DATA FOR THE TASK:
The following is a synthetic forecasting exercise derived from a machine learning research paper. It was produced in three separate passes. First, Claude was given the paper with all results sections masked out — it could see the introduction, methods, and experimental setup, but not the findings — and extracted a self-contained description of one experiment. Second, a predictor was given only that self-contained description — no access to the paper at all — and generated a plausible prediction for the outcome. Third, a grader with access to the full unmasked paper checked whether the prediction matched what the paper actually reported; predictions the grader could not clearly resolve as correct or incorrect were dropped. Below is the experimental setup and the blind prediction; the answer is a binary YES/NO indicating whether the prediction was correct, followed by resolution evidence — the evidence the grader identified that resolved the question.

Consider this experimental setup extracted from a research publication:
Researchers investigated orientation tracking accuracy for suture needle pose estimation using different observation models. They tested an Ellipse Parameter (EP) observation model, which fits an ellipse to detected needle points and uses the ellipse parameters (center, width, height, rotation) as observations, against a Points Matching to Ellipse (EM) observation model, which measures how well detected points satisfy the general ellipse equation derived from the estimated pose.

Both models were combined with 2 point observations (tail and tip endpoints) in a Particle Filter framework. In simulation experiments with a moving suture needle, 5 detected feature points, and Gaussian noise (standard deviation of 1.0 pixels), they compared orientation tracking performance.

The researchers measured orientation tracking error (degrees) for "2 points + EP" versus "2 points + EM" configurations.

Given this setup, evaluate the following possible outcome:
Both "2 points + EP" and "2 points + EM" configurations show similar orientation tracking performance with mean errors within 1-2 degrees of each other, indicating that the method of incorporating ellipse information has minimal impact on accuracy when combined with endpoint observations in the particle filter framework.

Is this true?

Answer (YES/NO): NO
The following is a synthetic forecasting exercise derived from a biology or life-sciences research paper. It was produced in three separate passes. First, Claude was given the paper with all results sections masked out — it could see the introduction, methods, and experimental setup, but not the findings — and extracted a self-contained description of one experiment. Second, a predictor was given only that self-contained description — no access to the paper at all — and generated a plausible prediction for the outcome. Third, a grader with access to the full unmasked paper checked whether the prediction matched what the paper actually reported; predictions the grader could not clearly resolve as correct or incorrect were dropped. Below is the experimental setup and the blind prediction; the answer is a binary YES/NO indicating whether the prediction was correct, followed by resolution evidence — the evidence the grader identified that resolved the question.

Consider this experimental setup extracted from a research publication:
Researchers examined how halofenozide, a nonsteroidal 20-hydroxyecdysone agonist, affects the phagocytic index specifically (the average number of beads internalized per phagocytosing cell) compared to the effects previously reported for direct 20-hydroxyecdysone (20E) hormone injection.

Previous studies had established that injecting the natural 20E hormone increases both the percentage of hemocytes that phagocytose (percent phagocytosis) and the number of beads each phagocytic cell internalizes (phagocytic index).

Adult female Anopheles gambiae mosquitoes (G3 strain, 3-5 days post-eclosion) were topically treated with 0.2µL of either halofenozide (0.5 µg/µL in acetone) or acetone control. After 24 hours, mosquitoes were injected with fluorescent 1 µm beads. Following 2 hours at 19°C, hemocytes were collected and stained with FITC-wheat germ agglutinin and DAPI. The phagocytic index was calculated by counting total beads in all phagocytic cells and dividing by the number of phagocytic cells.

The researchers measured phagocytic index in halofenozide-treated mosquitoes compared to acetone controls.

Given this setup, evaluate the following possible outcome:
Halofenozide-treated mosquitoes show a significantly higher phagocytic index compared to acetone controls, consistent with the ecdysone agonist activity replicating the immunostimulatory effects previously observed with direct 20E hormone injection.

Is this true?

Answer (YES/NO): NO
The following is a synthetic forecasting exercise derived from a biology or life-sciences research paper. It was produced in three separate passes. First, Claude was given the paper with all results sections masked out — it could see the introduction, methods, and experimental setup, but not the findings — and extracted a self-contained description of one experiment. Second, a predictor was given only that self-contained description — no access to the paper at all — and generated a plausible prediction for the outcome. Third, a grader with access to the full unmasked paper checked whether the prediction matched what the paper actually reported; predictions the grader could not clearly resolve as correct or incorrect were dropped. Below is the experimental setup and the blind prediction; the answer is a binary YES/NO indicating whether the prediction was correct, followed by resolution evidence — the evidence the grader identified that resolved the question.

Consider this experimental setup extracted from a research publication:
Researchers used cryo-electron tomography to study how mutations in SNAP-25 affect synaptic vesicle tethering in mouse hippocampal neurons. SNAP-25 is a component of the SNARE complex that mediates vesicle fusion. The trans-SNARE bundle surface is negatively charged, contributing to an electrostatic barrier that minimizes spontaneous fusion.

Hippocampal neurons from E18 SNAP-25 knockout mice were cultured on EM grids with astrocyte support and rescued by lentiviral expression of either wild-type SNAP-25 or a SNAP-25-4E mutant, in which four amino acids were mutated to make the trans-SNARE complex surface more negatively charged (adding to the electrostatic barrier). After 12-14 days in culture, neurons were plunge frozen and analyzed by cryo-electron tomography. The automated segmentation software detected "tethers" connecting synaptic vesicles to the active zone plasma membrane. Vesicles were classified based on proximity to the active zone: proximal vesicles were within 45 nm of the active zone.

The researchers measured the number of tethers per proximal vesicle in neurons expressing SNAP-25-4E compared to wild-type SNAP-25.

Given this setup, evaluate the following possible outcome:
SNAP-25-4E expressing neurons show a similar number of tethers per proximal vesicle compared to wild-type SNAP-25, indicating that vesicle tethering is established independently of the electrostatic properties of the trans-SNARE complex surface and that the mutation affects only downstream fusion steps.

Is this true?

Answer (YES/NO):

EXERCISE REQUIREMENTS: Print every record above. Keep each one exactly as it is.

YOUR RESPONSE:
The following is a synthetic forecasting exercise derived from a machine learning research paper. It was produced in three separate passes. First, Claude was given the paper with all results sections masked out — it could see the introduction, methods, and experimental setup, but not the findings — and extracted a self-contained description of one experiment. Second, a predictor was given only that self-contained description — no access to the paper at all — and generated a plausible prediction for the outcome. Third, a grader with access to the full unmasked paper checked whether the prediction matched what the paper actually reported; predictions the grader could not clearly resolve as correct or incorrect were dropped. Below is the experimental setup and the blind prediction; the answer is a binary YES/NO indicating whether the prediction was correct, followed by resolution evidence — the evidence the grader identified that resolved the question.

Consider this experimental setup extracted from a research publication:
Researchers investigated orientation tracking accuracy for suture needle pose estimation using different observation models. They tested an Ellipse Parameter (EP) observation model, which fits an ellipse to detected needle points and uses the ellipse parameters (center, width, height, rotation) as observations, against a Points Matching to Ellipse (EM) observation model, which measures how well detected points satisfy the general ellipse equation derived from the estimated pose.

Both models were combined with 2 point observations (tail and tip endpoints) in a Particle Filter framework. In simulation experiments with a moving suture needle, 5 detected feature points, and Gaussian noise (standard deviation of 1.0 pixels), they compared orientation tracking performance.

The researchers measured orientation tracking error (degrees) for "2 points + EP" versus "2 points + EM" configurations.

Given this setup, evaluate the following possible outcome:
Both "2 points + EP" and "2 points + EM" configurations show similar orientation tracking performance with mean errors within 1-2 degrees of each other, indicating that the method of incorporating ellipse information has minimal impact on accuracy when combined with endpoint observations in the particle filter framework.

Is this true?

Answer (YES/NO): NO
The following is a synthetic forecasting exercise derived from a biology or life-sciences research paper. It was produced in three separate passes. First, Claude was given the paper with all results sections masked out — it could see the introduction, methods, and experimental setup, but not the findings — and extracted a self-contained description of one experiment. Second, a predictor was given only that self-contained description — no access to the paper at all — and generated a plausible prediction for the outcome. Third, a grader with access to the full unmasked paper checked whether the prediction matched what the paper actually reported; predictions the grader could not clearly resolve as correct or incorrect were dropped. Below is the experimental setup and the blind prediction; the answer is a binary YES/NO indicating whether the prediction was correct, followed by resolution evidence — the evidence the grader identified that resolved the question.

Consider this experimental setup extracted from a research publication:
Researchers examined how halofenozide, a nonsteroidal 20-hydroxyecdysone agonist, affects the phagocytic index specifically (the average number of beads internalized per phagocytosing cell) compared to the effects previously reported for direct 20-hydroxyecdysone (20E) hormone injection.

Previous studies had established that injecting the natural 20E hormone increases both the percentage of hemocytes that phagocytose (percent phagocytosis) and the number of beads each phagocytic cell internalizes (phagocytic index).

Adult female Anopheles gambiae mosquitoes (G3 strain, 3-5 days post-eclosion) were topically treated with 0.2µL of either halofenozide (0.5 µg/µL in acetone) or acetone control. After 24 hours, mosquitoes were injected with fluorescent 1 µm beads. Following 2 hours at 19°C, hemocytes were collected and stained with FITC-wheat germ agglutinin and DAPI. The phagocytic index was calculated by counting total beads in all phagocytic cells and dividing by the number of phagocytic cells.

The researchers measured phagocytic index in halofenozide-treated mosquitoes compared to acetone controls.

Given this setup, evaluate the following possible outcome:
Halofenozide-treated mosquitoes show a significantly higher phagocytic index compared to acetone controls, consistent with the ecdysone agonist activity replicating the immunostimulatory effects previously observed with direct 20E hormone injection.

Is this true?

Answer (YES/NO): NO
The following is a synthetic forecasting exercise derived from a biology or life-sciences research paper. It was produced in three separate passes. First, Claude was given the paper with all results sections masked out — it could see the introduction, methods, and experimental setup, but not the findings — and extracted a self-contained description of one experiment. Second, a predictor was given only that self-contained description — no access to the paper at all — and generated a plausible prediction for the outcome. Third, a grader with access to the full unmasked paper checked whether the prediction matched what the paper actually reported; predictions the grader could not clearly resolve as correct or incorrect were dropped. Below is the experimental setup and the blind prediction; the answer is a binary YES/NO indicating whether the prediction was correct, followed by resolution evidence — the evidence the grader identified that resolved the question.

Consider this experimental setup extracted from a research publication:
Researchers used cryo-electron tomography to study how mutations in SNAP-25 affect synaptic vesicle tethering in mouse hippocampal neurons. SNAP-25 is a component of the SNARE complex that mediates vesicle fusion. The trans-SNARE bundle surface is negatively charged, contributing to an electrostatic barrier that minimizes spontaneous fusion.

Hippocampal neurons from E18 SNAP-25 knockout mice were cultured on EM grids with astrocyte support and rescued by lentiviral expression of either wild-type SNAP-25 or a SNAP-25-4E mutant, in which four amino acids were mutated to make the trans-SNARE complex surface more negatively charged (adding to the electrostatic barrier). After 12-14 days in culture, neurons were plunge frozen and analyzed by cryo-electron tomography. The automated segmentation software detected "tethers" connecting synaptic vesicles to the active zone plasma membrane. Vesicles were classified based on proximity to the active zone: proximal vesicles were within 45 nm of the active zone.

The researchers measured the number of tethers per proximal vesicle in neurons expressing SNAP-25-4E compared to wild-type SNAP-25.

Given this setup, evaluate the following possible outcome:
SNAP-25-4E expressing neurons show a similar number of tethers per proximal vesicle compared to wild-type SNAP-25, indicating that vesicle tethering is established independently of the electrostatic properties of the trans-SNARE complex surface and that the mutation affects only downstream fusion steps.

Is this true?

Answer (YES/NO):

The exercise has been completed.